Falar de droga é sempre muito complicado. O problema toca-nos de perto (haverá um leitor, um só, que não tenha uma história para contar, ligada a um familiar mais ou menos chegado, a um vizinho, a um amigo, a um colega dos filhos?...), envolvendo por isso a razão mas também o coração, as emoções, os afectos. Depois, os caminhos para lidar com a toxicodependência são sempre tão complexos, tão melindrosos, tão feitos de procura, de persistência, de dúvida, que não espantam as polémicas frequentes por eles desencadeadas.

Viu-se, esta semana, a propósito da legislação que possibilite a instalação de salas de injecção asséptica (as "casas de chuto") e, assim, pelo menos se diminua o sofrimento ou o risco de vida de tantos, tão graves doentes.

Viu-se, também esta semana, a propósito de uma reportagem forte mas cheia de méritos, transmitida pela SIC - sendo que, entre todos os outros, não foi pequeno mérito "dizer-nos" que, face a trabalhos jornalísticos criativos e competentes, as audiências até se esquecem das historinhas com que as entretêm sem descanso.

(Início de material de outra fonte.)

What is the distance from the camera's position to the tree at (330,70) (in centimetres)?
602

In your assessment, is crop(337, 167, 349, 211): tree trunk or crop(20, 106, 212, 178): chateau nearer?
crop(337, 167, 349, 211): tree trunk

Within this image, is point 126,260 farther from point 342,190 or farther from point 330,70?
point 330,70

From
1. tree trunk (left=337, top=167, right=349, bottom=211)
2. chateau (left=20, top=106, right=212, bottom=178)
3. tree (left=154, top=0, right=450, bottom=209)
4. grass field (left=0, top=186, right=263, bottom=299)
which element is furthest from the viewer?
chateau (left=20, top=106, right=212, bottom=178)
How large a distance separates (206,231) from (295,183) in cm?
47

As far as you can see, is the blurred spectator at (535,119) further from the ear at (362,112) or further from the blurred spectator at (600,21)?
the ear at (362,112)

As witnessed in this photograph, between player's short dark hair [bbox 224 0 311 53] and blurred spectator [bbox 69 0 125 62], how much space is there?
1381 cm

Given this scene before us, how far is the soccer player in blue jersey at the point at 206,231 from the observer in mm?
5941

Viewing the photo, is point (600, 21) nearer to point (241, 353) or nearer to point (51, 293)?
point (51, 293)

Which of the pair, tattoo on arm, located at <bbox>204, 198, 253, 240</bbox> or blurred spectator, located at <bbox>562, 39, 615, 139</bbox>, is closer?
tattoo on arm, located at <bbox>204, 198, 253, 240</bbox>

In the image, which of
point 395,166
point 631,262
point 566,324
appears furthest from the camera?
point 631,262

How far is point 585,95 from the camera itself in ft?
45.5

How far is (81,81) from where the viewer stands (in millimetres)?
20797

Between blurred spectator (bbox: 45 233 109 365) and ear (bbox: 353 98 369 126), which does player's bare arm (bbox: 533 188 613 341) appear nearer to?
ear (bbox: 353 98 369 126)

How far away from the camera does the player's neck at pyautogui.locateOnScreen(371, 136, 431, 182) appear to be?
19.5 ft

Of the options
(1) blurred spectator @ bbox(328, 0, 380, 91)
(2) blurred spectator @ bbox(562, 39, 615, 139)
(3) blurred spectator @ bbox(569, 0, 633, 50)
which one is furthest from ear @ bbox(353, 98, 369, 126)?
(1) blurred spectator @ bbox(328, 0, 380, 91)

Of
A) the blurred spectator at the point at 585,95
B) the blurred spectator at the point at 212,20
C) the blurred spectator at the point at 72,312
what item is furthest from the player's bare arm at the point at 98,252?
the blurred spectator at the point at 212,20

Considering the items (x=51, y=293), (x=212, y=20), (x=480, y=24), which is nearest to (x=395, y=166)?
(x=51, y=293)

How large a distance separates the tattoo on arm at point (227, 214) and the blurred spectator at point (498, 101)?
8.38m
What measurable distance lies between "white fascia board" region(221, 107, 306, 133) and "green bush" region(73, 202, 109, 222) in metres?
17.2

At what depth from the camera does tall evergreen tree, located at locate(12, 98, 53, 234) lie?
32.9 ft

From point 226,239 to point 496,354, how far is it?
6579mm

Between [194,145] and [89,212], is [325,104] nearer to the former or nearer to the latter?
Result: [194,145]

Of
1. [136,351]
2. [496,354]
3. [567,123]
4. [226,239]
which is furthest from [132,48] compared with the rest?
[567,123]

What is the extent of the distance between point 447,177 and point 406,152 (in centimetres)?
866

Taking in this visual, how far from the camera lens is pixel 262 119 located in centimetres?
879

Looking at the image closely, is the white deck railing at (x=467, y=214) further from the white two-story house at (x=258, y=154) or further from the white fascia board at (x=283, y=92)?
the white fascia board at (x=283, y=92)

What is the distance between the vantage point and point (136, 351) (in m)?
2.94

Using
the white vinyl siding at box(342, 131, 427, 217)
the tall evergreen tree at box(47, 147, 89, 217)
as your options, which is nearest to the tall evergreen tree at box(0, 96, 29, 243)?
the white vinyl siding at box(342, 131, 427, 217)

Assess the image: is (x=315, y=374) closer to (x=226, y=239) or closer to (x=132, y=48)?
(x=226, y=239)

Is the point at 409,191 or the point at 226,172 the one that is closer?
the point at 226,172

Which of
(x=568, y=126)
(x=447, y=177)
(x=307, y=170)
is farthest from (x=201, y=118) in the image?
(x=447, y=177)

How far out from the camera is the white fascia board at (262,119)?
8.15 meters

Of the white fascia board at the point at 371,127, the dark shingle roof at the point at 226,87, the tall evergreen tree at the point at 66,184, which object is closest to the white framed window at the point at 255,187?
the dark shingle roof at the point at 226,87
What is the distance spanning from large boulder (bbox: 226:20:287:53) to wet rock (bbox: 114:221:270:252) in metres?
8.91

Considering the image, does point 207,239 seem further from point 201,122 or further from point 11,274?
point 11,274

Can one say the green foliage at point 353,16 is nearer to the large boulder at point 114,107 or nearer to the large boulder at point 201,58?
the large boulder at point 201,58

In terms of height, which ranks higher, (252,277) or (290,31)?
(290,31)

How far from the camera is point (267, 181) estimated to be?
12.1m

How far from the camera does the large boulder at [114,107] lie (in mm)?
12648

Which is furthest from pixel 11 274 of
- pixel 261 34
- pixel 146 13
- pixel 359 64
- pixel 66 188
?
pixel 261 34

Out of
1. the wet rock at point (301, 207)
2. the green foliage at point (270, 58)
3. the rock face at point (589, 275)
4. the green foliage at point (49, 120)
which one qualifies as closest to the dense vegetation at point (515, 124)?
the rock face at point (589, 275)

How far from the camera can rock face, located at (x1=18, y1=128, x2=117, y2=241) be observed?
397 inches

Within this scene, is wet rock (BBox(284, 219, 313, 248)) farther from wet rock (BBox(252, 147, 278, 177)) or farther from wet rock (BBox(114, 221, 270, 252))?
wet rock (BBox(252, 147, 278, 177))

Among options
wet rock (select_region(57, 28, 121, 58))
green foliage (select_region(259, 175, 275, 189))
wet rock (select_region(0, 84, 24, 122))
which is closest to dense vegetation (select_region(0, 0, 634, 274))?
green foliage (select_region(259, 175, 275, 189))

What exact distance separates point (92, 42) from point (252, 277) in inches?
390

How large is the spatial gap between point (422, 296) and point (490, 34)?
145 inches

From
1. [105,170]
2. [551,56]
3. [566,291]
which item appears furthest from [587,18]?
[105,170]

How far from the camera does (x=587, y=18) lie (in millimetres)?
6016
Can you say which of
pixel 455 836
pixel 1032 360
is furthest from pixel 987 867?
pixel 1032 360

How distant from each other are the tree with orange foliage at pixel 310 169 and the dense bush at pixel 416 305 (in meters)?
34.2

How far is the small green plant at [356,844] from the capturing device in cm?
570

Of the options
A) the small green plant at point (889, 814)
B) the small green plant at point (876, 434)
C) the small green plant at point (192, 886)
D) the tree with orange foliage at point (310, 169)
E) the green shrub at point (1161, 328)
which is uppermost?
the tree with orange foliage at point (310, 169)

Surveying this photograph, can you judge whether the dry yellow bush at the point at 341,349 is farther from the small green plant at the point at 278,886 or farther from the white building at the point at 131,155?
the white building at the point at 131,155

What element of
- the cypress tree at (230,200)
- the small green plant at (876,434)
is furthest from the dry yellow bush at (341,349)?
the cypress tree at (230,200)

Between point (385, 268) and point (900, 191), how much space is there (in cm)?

Viu-se, enfim, pelos comentários críticos enviados ao provedor por dois leitores do PÚBLICO, a propósito de um trabalho publicado recentemente no caderno Local-Lisboa, tendo como motivo o Casal Ventoso e as acções de combate à toxicodependência que lá se desenvolvem.

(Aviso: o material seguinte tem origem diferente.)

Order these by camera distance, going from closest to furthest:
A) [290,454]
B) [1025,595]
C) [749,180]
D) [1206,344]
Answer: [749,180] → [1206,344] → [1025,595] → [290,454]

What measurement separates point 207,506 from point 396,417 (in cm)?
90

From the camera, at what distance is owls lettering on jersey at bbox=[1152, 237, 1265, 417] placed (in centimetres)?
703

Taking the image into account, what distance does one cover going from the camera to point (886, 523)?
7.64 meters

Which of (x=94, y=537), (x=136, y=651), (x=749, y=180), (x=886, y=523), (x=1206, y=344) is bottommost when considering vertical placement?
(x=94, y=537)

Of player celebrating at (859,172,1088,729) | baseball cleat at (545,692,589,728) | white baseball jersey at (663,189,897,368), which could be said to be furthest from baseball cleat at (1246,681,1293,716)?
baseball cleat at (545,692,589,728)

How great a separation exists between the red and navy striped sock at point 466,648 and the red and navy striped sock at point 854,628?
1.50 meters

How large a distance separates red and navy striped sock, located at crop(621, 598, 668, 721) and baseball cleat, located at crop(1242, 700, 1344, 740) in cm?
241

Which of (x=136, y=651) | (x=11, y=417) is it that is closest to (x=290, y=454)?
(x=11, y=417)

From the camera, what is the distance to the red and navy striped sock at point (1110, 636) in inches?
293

É este último ponto que hoje nos ocupa.

Quem, distanciadamente, leia as diversas peças publicadas sobre o assunto (incluindo textos de opinião de responsáveis), fica com uma impressão clara: há um óbvio mal-estar entre algumas das estruturas que naquele bairro lisboeta se ocupam da toxicodependência, porventura com base em concepções divergentes sobre como lidar com o problema - e a jornalista do PÚBLICO, Catarina Serra Lopes, pode ter sido involuntariamente "apanhada no meio" dessas guerras.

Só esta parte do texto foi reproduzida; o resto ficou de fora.